● **DESCRIPTION OF THE TASK**: Convert every line of the items below into a JSON list of strings, one string per line, skipping any blank lines.

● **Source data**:
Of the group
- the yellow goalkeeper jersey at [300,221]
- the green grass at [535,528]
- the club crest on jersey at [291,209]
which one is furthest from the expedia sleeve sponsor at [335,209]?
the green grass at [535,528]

● **OUTPUT OF THE EXERCISE**:
[
  "Of the group",
  "- the yellow goalkeeper jersey at [300,221]",
  "- the green grass at [535,528]",
  "- the club crest on jersey at [291,209]",
  "which one is furthest from the expedia sleeve sponsor at [335,209]?",
  "the green grass at [535,528]"
]